| Exercise instructions |
Copy every one of the items below word for word, line by line, changing nothing.

| Data |
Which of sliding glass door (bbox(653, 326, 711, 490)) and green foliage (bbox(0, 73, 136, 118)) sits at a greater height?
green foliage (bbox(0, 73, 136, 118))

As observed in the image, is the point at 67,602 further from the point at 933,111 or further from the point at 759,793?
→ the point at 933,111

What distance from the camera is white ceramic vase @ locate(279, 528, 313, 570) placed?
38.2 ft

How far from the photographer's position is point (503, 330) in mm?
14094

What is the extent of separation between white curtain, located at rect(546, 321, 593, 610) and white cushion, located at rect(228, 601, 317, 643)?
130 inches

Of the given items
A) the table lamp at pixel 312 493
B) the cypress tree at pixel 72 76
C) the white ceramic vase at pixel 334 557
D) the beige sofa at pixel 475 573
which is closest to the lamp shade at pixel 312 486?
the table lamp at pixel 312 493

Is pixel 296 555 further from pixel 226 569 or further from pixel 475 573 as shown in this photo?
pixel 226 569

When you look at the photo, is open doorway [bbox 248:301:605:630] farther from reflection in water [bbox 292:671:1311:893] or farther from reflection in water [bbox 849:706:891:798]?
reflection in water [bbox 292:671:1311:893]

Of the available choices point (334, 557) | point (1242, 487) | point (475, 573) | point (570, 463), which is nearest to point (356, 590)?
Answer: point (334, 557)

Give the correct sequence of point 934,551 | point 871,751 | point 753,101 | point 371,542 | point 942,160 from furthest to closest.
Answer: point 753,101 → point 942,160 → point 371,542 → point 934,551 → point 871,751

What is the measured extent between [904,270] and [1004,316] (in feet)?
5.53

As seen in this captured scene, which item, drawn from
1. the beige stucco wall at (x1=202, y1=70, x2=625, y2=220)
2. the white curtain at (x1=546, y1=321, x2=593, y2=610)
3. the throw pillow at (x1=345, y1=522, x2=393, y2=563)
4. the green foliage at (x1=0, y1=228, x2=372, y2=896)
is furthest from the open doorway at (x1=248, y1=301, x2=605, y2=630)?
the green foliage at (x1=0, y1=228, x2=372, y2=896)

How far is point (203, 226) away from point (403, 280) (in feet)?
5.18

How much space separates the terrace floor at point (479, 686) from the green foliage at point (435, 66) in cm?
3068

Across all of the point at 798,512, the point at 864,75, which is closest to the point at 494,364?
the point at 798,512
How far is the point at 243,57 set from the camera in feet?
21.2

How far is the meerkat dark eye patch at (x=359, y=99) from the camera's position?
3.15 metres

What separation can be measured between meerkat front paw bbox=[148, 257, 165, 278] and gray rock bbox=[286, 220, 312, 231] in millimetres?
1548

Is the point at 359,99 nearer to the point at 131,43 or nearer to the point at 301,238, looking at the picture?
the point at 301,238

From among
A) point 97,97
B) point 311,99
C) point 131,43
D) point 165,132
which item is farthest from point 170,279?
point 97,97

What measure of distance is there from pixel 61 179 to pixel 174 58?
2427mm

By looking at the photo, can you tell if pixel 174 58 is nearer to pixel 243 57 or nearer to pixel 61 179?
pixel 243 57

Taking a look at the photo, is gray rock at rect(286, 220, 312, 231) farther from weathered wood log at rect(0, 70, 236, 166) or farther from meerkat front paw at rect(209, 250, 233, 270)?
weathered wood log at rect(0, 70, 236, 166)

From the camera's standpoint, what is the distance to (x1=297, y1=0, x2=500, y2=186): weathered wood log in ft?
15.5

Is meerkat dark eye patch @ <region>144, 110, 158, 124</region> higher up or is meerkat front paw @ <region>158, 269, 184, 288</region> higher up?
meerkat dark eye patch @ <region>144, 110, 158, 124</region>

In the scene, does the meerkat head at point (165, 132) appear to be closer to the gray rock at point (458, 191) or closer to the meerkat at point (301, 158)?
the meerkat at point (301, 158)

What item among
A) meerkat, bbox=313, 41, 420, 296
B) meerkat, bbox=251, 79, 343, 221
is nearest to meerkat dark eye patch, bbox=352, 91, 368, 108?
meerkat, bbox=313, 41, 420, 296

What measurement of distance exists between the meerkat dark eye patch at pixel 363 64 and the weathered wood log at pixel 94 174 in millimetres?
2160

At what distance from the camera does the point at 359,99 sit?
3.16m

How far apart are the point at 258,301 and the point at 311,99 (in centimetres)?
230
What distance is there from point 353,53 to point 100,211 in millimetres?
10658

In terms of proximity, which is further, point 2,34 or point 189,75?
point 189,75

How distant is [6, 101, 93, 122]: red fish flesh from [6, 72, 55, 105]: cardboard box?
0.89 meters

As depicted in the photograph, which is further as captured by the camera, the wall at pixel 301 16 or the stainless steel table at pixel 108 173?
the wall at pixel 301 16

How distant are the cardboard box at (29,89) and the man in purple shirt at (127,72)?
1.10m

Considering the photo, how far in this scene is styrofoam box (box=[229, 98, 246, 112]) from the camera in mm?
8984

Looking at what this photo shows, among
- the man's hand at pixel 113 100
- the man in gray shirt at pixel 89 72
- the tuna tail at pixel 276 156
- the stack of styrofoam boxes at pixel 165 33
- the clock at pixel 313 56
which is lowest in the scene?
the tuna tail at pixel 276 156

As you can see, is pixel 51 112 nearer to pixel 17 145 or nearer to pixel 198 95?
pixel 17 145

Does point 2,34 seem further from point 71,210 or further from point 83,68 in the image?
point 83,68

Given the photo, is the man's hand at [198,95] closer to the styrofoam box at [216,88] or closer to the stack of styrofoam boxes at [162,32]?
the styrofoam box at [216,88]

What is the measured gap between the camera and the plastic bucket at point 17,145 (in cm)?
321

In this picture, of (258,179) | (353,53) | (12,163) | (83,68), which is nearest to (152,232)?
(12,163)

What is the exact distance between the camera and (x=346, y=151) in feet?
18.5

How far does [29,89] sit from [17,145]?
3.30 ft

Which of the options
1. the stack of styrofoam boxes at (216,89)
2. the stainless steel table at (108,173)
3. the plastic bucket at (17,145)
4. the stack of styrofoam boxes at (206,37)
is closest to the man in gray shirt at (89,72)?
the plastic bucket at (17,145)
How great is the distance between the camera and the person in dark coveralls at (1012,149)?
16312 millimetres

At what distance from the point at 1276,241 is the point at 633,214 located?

| Written solution |
Which of sliding glass door (bbox(653, 326, 711, 490)) and green foliage (bbox(0, 73, 136, 118)) sits at a greater height?
green foliage (bbox(0, 73, 136, 118))

As observed in the image, is the point at 67,602 further from the point at 933,111 or further from the point at 759,793?
→ the point at 933,111

What distance from the camera is white ceramic vase @ locate(279, 528, 313, 570) placed?
38.2 ft

How far from the photographer's position is point (503, 330) in mm?
14094

What is the extent of separation between white curtain, located at rect(546, 321, 593, 610) and white cushion, located at rect(228, 601, 317, 643)?
130 inches

Of the given items
A) the table lamp at pixel 312 493
B) the cypress tree at pixel 72 76
C) the white ceramic vase at pixel 334 557
D) the beige sofa at pixel 475 573
which is closest to the lamp shade at pixel 312 486?
the table lamp at pixel 312 493

Is pixel 296 555 further from pixel 226 569 or further from pixel 475 573 as shown in this photo?
pixel 226 569

When you look at the photo, is open doorway [bbox 248:301:605:630] farther from reflection in water [bbox 292:671:1311:893] or farther from reflection in water [bbox 849:706:891:798]?
reflection in water [bbox 292:671:1311:893]

Of the available choices point (334, 557) | point (1242, 487) | point (475, 573) | point (570, 463), which is nearest to point (356, 590)?
Answer: point (334, 557)

Give the correct sequence of point 934,551 | point 871,751 | point 753,101 | point 371,542 | point 942,160 from furthest to closest.
Answer: point 753,101 → point 942,160 → point 371,542 → point 934,551 → point 871,751

What is the measured extent between [904,270] and [1004,316] (in feet)?
5.53

As seen in this captured scene, which item, drawn from
1. the beige stucco wall at (x1=202, y1=70, x2=625, y2=220)
2. the white curtain at (x1=546, y1=321, x2=593, y2=610)
3. the throw pillow at (x1=345, y1=522, x2=393, y2=563)
4. the green foliage at (x1=0, y1=228, x2=372, y2=896)
is furthest from the open doorway at (x1=248, y1=301, x2=605, y2=630)?
the green foliage at (x1=0, y1=228, x2=372, y2=896)

How far is point (203, 226) away from point (403, 280) (in feet)?
5.18

How much space separates the terrace floor at point (479, 686) from the green foliage at point (435, 66) in cm?
3068

Across all of the point at 798,512, the point at 864,75, which is closest to the point at 494,364?
the point at 798,512
How far is the point at 243,57 set from the camera in feet?
21.2

How far is the meerkat dark eye patch at (x=359, y=99) from the camera's position?
3.15 metres

What separation can be measured between meerkat front paw bbox=[148, 257, 165, 278] and gray rock bbox=[286, 220, 312, 231] in millimetres?
1548

Is the point at 359,99 nearer to the point at 131,43 or nearer to the point at 301,238, looking at the picture?
the point at 301,238

From among
A) point 97,97
B) point 311,99
C) point 131,43
D) point 165,132
which item is farthest from point 170,279?
point 97,97

What measure of distance is there from pixel 61 179 to pixel 174 58?
2427mm

By looking at the photo, can you tell if pixel 174 58 is nearer to pixel 243 57 or nearer to pixel 61 179?
pixel 243 57

Taking a look at the photo, is gray rock at rect(286, 220, 312, 231) farther from weathered wood log at rect(0, 70, 236, 166) or farther from meerkat front paw at rect(209, 250, 233, 270)?
weathered wood log at rect(0, 70, 236, 166)

From the camera's standpoint, what is the distance to (x1=297, y1=0, x2=500, y2=186): weathered wood log in ft?
15.5

Is meerkat dark eye patch @ <region>144, 110, 158, 124</region> higher up or is meerkat front paw @ <region>158, 269, 184, 288</region> higher up?
meerkat dark eye patch @ <region>144, 110, 158, 124</region>

In the scene, does the meerkat head at point (165, 132) appear to be closer to the gray rock at point (458, 191) or closer to the meerkat at point (301, 158)?
the meerkat at point (301, 158)

What item among
A) meerkat, bbox=313, 41, 420, 296
B) meerkat, bbox=251, 79, 343, 221
is nearest to meerkat dark eye patch, bbox=352, 91, 368, 108?
meerkat, bbox=313, 41, 420, 296

What measurement of distance exists between the meerkat dark eye patch at pixel 363 64 and the weathered wood log at pixel 94 174 in millimetres?
2160

At what distance from the camera does the point at 359,99 sit?
3.16m

How far apart are the point at 258,301 and the point at 311,99 (in centimetres)?
230
What distance is there from point 353,53 to point 100,211 in millimetres?
10658

In terms of proximity, which is further, point 2,34 or point 189,75?
point 189,75

How distant is [6, 101, 93, 122]: red fish flesh from [6, 72, 55, 105]: cardboard box?
0.89 meters

As depicted in the photograph, which is further as captured by the camera, the wall at pixel 301 16 or the stainless steel table at pixel 108 173?
the wall at pixel 301 16

How distant are the cardboard box at (29,89) and the man in purple shirt at (127,72)?
1.10m

Considering the photo, how far in this scene is styrofoam box (box=[229, 98, 246, 112]) from the camera in mm?
8984

Looking at what this photo shows, among
- the man's hand at pixel 113 100
- the man in gray shirt at pixel 89 72
- the tuna tail at pixel 276 156
- the stack of styrofoam boxes at pixel 165 33
- the clock at pixel 313 56
which is lowest in the scene?
the tuna tail at pixel 276 156

As you can see, is pixel 51 112 nearer to pixel 17 145 or nearer to pixel 198 95?
pixel 17 145

Does point 2,34 seem further from point 71,210 or further from point 83,68 in the image?
point 83,68

Given the photo, is the man's hand at [198,95] closer to the styrofoam box at [216,88] or closer to the stack of styrofoam boxes at [162,32]?
the styrofoam box at [216,88]

What is the measured gap between the camera and the plastic bucket at point 17,145 (in cm)?
321

In this picture, of (258,179) | (353,53) | (12,163) | (83,68), which is nearest to (152,232)?
(12,163)

What is the exact distance between the camera and (x=346, y=151) in feet?
18.5

How far does [29,89] sit from [17,145]?
3.30 ft

Which of the options
1. the stack of styrofoam boxes at (216,89)
2. the stainless steel table at (108,173)
3. the plastic bucket at (17,145)
4. the stack of styrofoam boxes at (206,37)
is closest to the man in gray shirt at (89,72)?
the plastic bucket at (17,145)
How great is the distance between the camera and the person in dark coveralls at (1012,149)?
16312 millimetres

At what distance from the point at 1276,241 is the point at 633,214 located?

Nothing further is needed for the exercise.